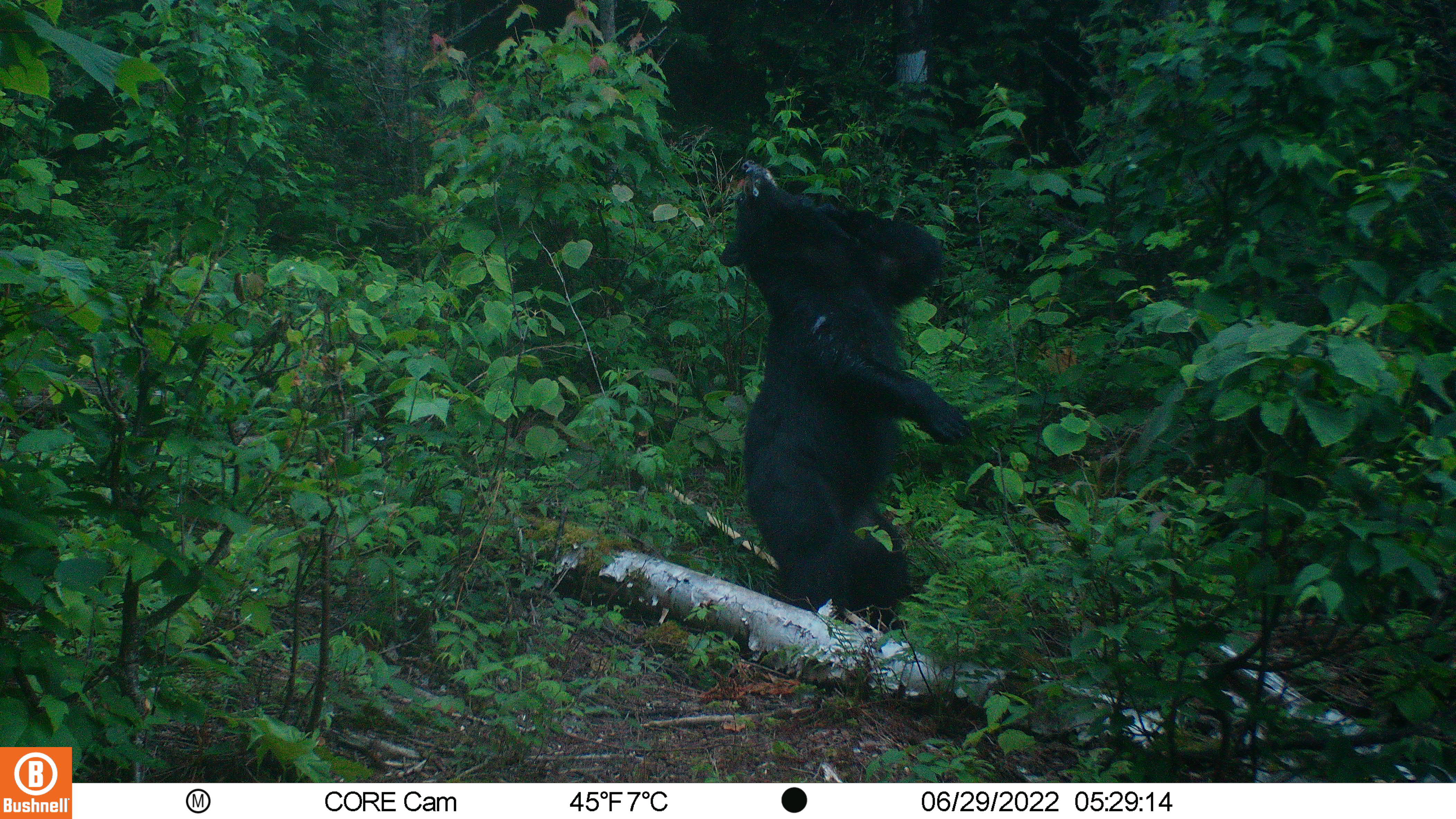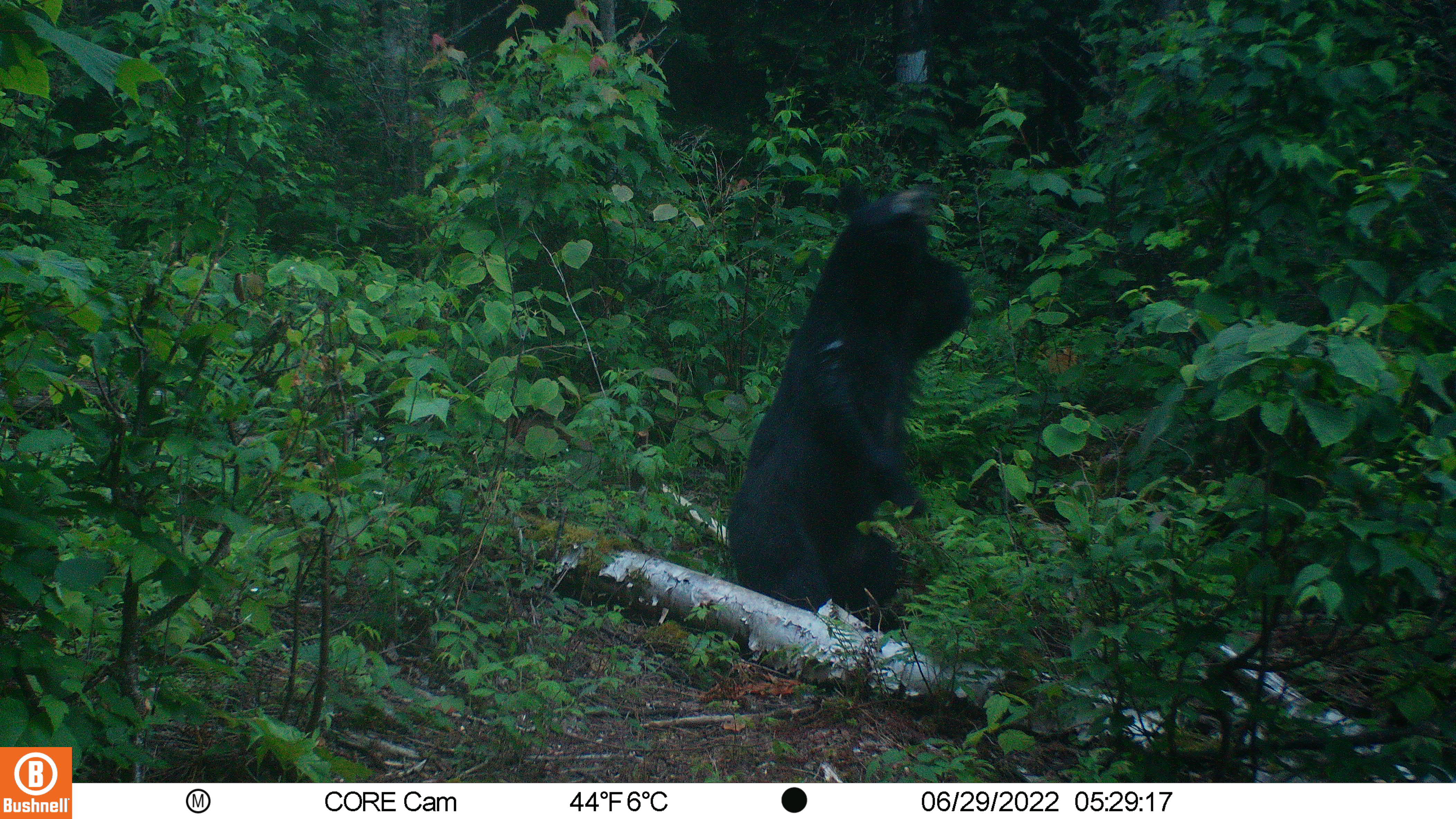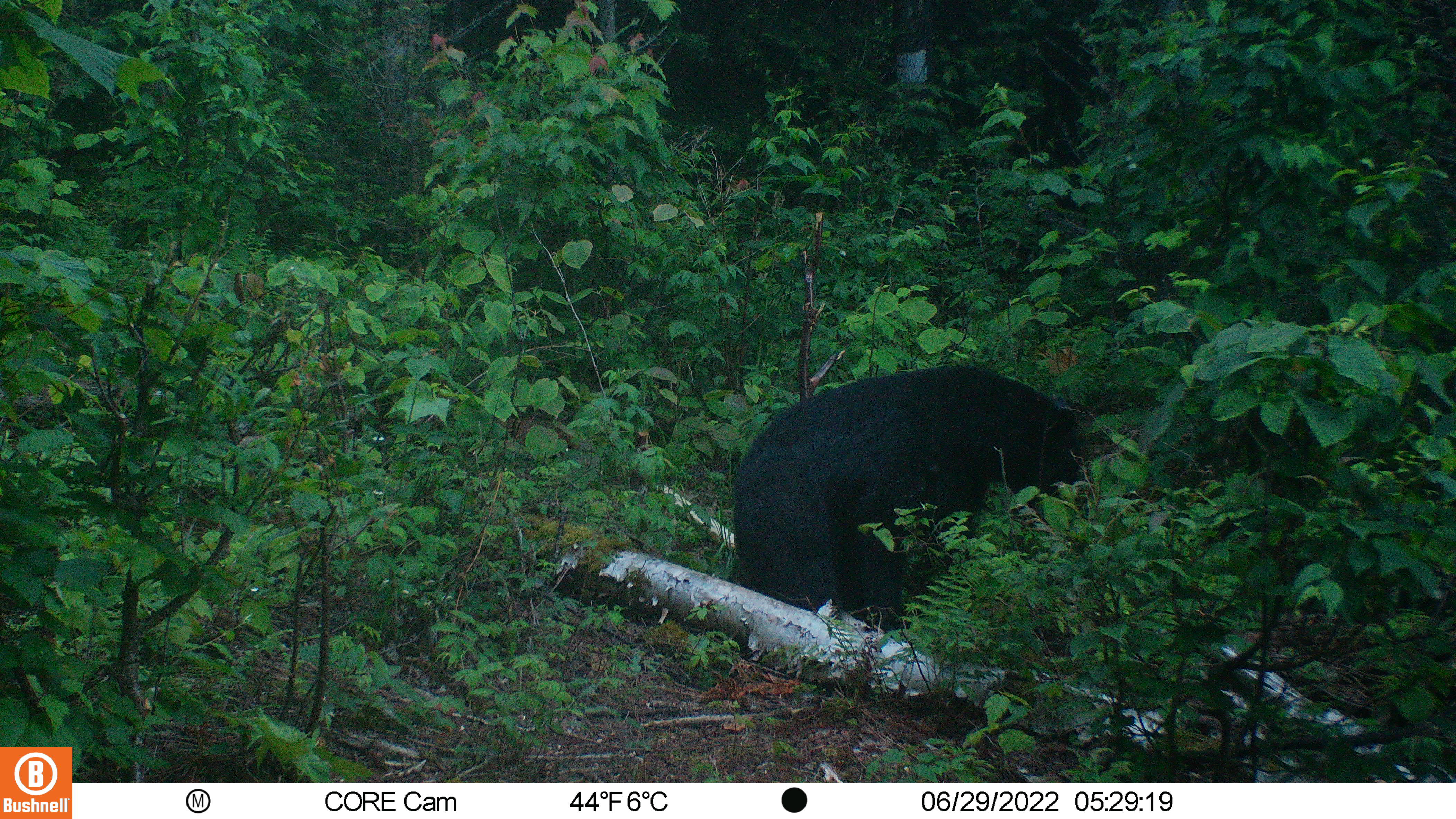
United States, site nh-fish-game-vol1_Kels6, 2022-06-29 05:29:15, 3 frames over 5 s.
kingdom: Animalia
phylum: Chordata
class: Mammalia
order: Carnivora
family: Ursidae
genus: Ursus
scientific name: Ursus americanus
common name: black bear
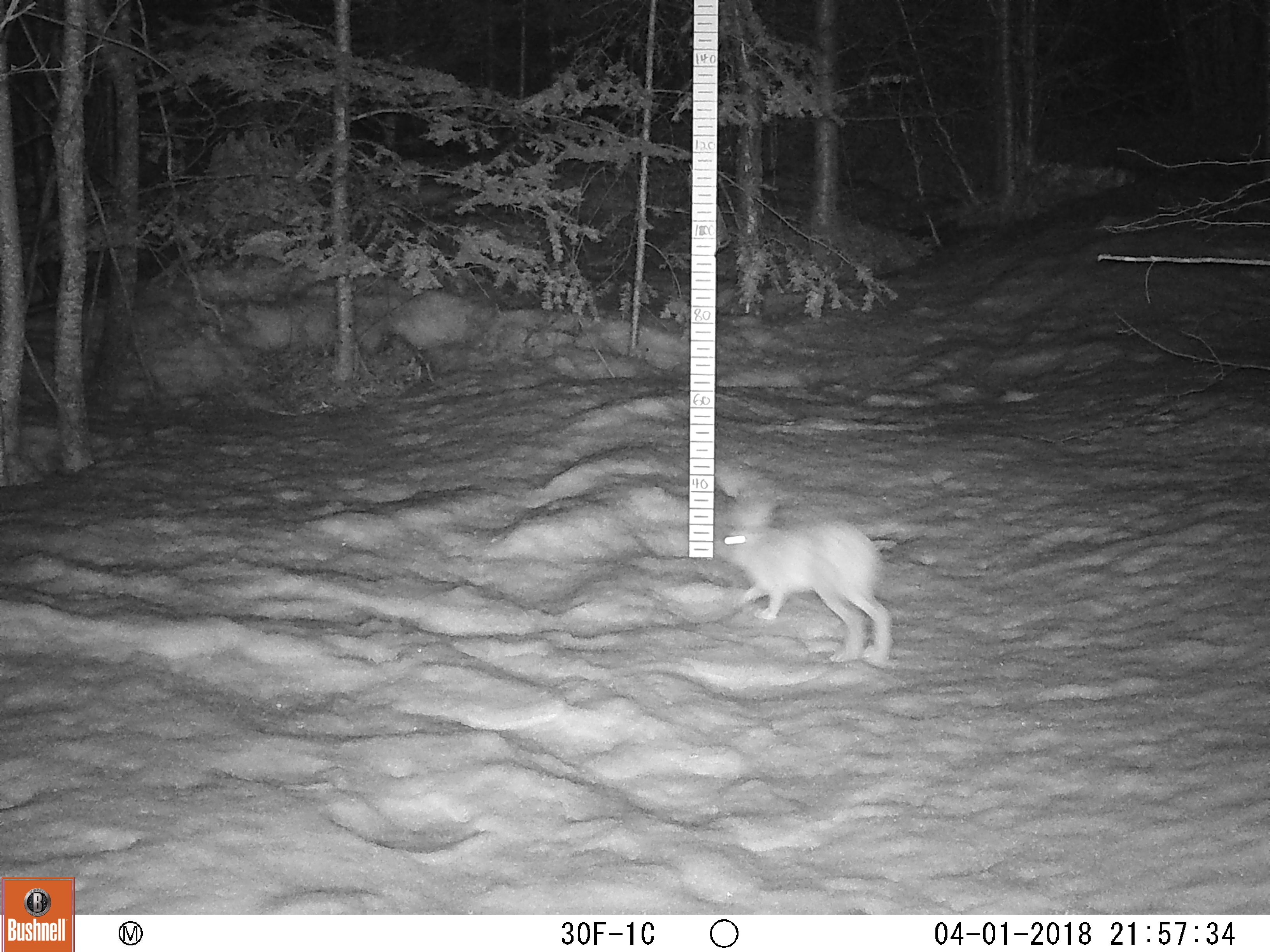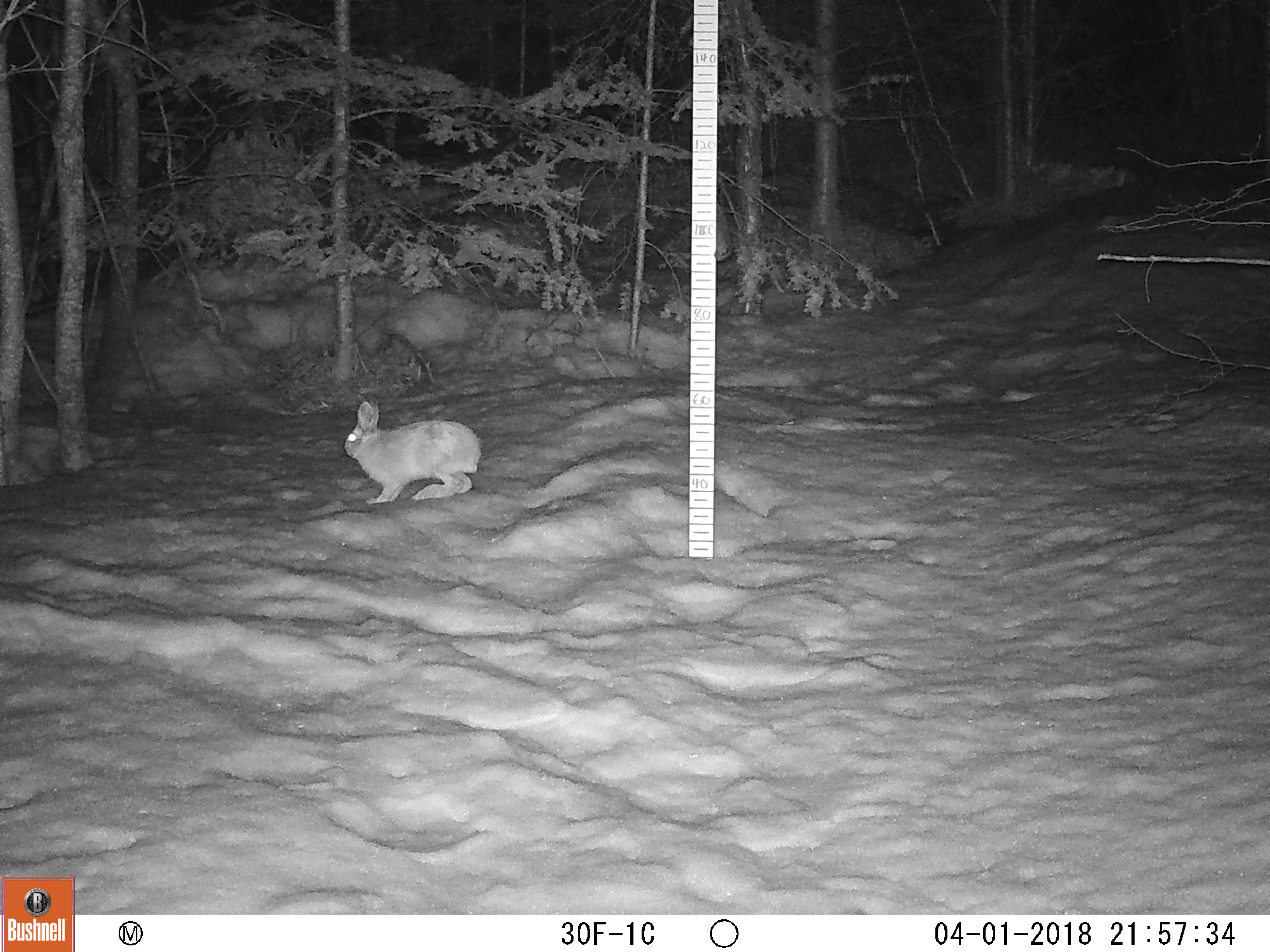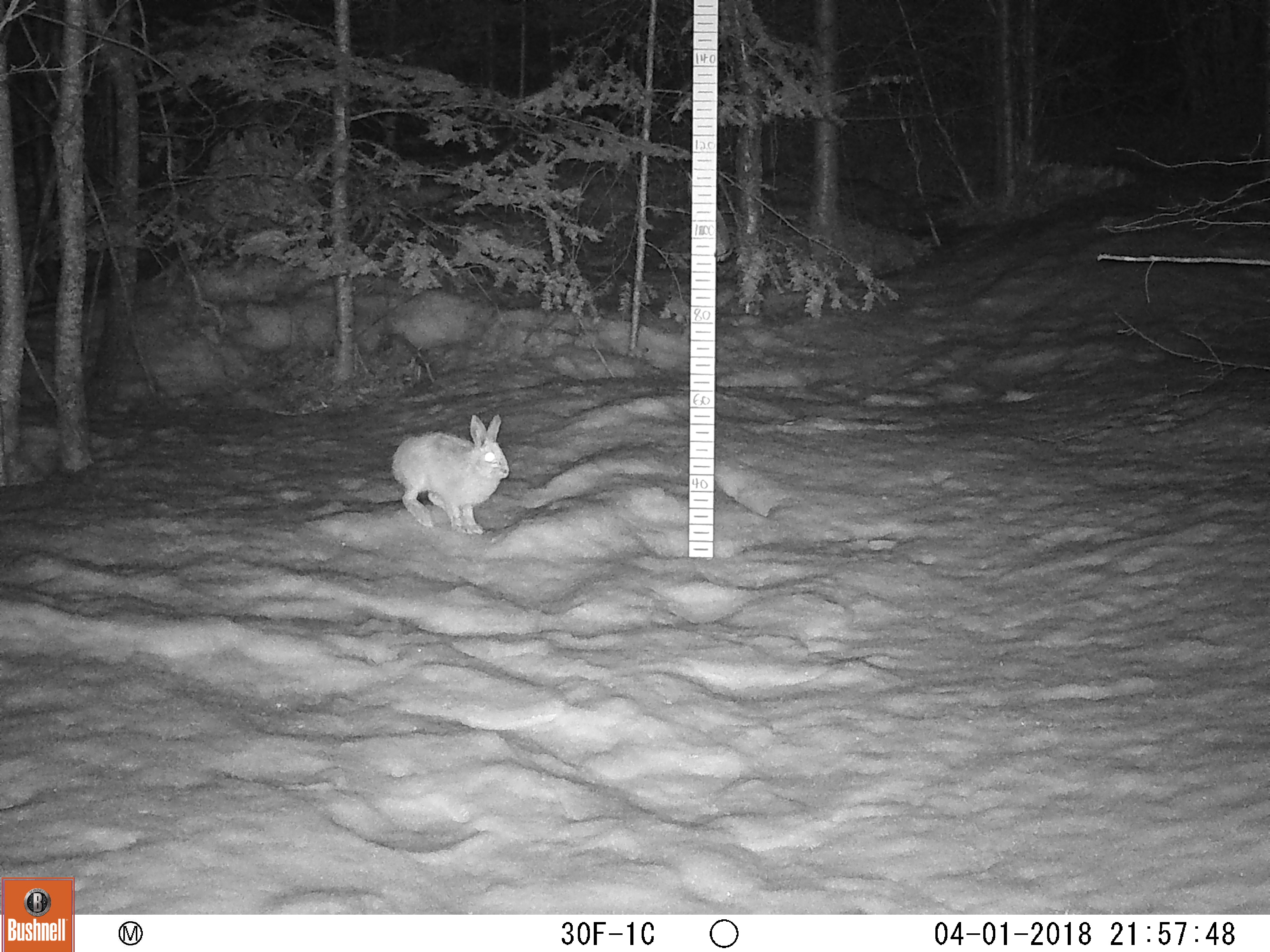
:::::
Task details: Skip the pictures. Restate everything else in the records word for word.

Solution for this problem:
United States, site nh-fish-game-vol1_Kels6, 2022-06-29 05:29:15, 3 frames over 5 s.
kingdom: Animalia
phylum: Chordata
class: Mammalia
order: Carnivora
family: Ursidae
genus: Ursus
scientific name: Ursus americanus
common name: black bear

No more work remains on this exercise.